** Task statement **
Set down the lines that begin at the top of the records and end with the line containing "Man with little", and drop every picture.

** Dataset records **
● ● ● ● ● ● ●

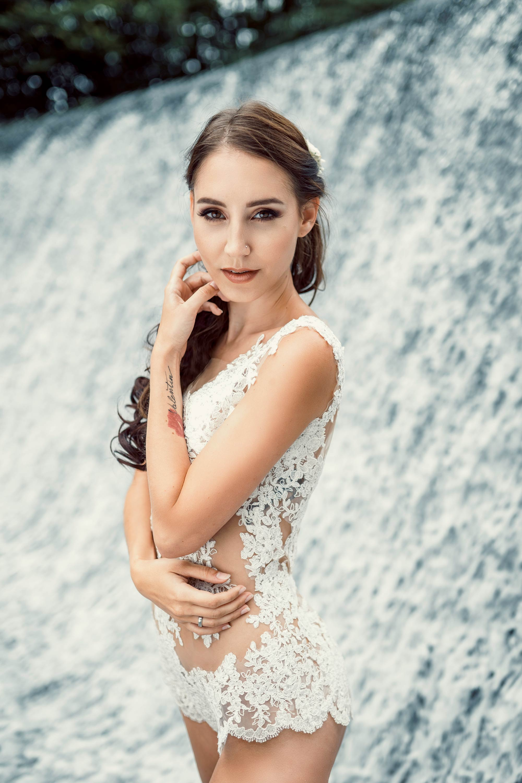 Eine brünette Frau steht seitlich verdreht mit dem Gesicht zu einem gewandt. Sie trägt einen Braut - Spitzenbody und steht vor einem Wasserfall.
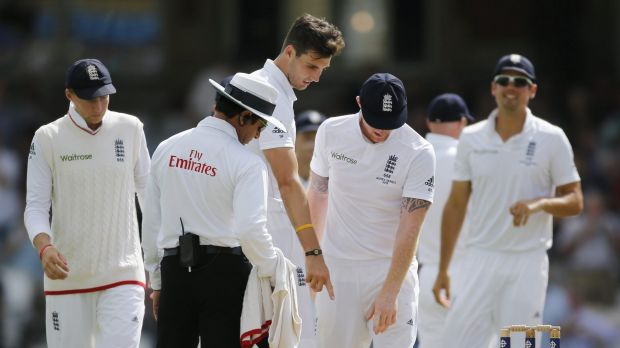 Steven Finn looks dejected after the wicket of Steve Smith is overruled.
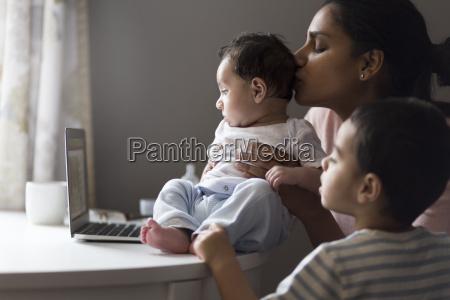 watching cartoons on mummys laptop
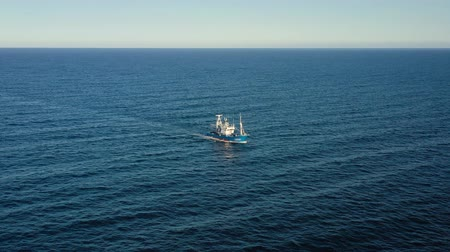 Канарские острова : Birds eye view of a fishing boat sailing in the Atlantic Ocean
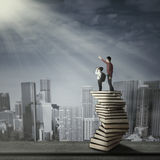 Man with little child standing on books stack Stock Photo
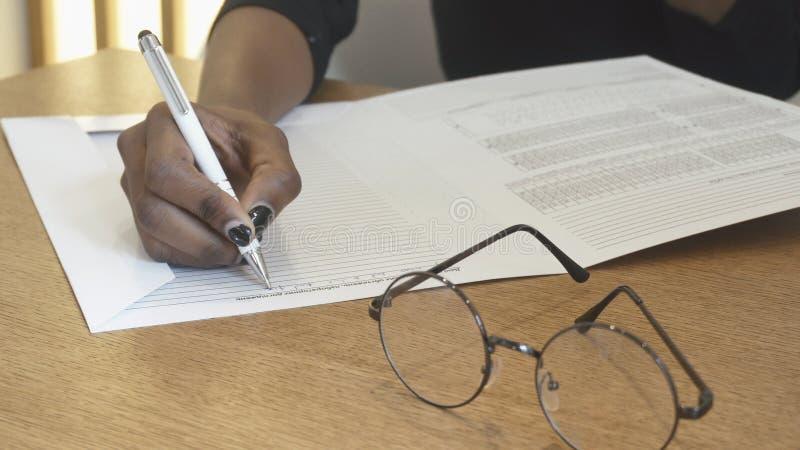 A mão fêmea africana da menina na recepção está escrevendo algo no jornal Os monóculos na mesa Não foto de stock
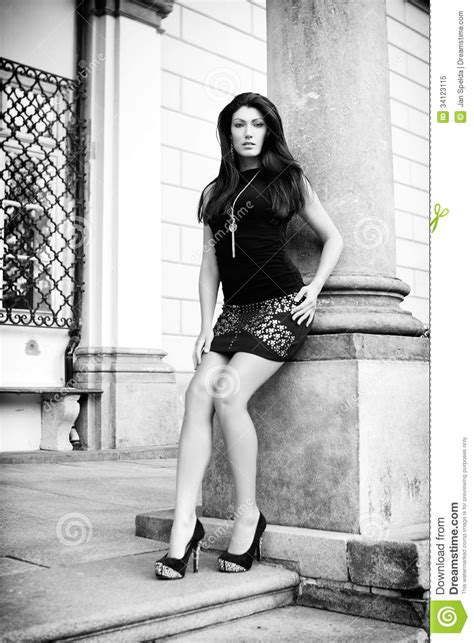 Beautiful Brunette Near A Building Royalty Free Stock Photo Image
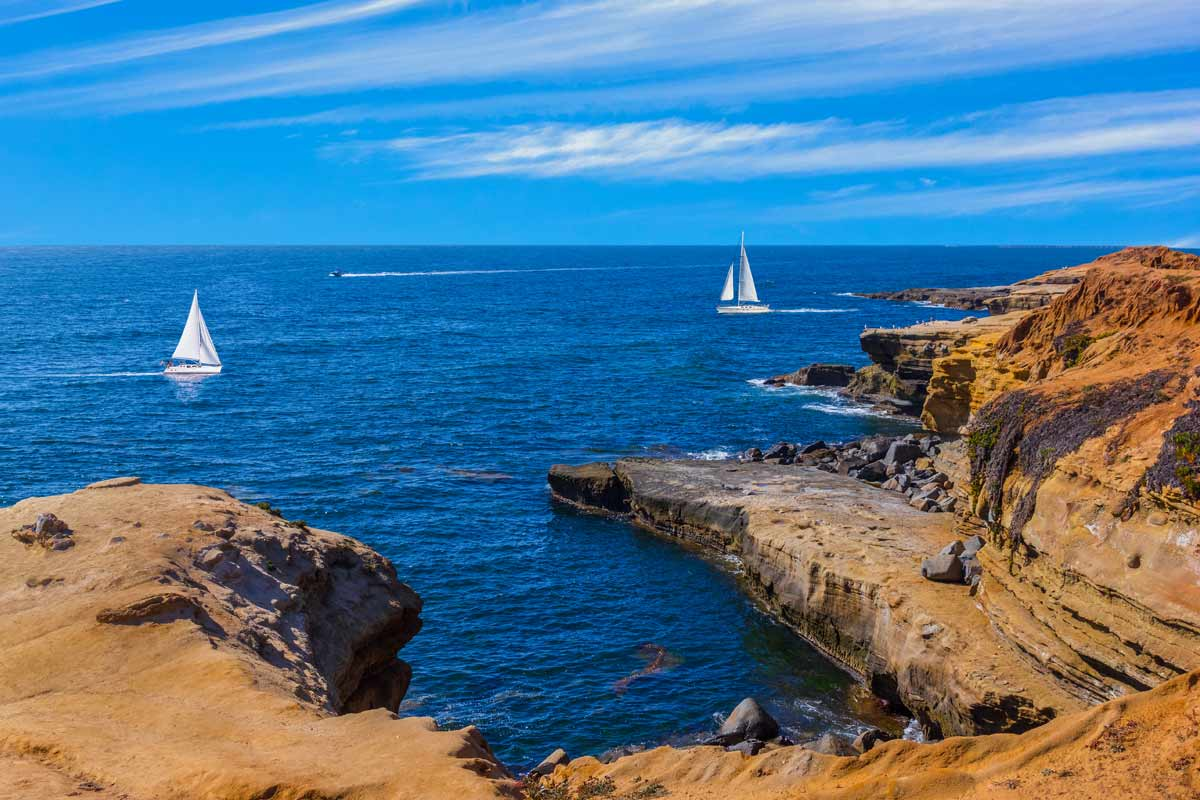 picture of cliffs in the foreground and two sailboats sailing on the ocean in the background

● ● ● ● ● ● ●

** Solution to the exercise **
 Eine brünette Frau steht seitlich verdreht mit dem Gesicht zu einem gewandt. Sie trägt einen Braut - Spitzenbody und steht vor einem Wasserfall.
 Steven Finn looks dejected after the wicket of Steve Smith is overruled.
 watching cartoons on mummys laptop
 Канарские острова : Birds eye view of a fishing boat sailing in the Atlantic Ocean
 Man with little child standing on books stack Stock Photo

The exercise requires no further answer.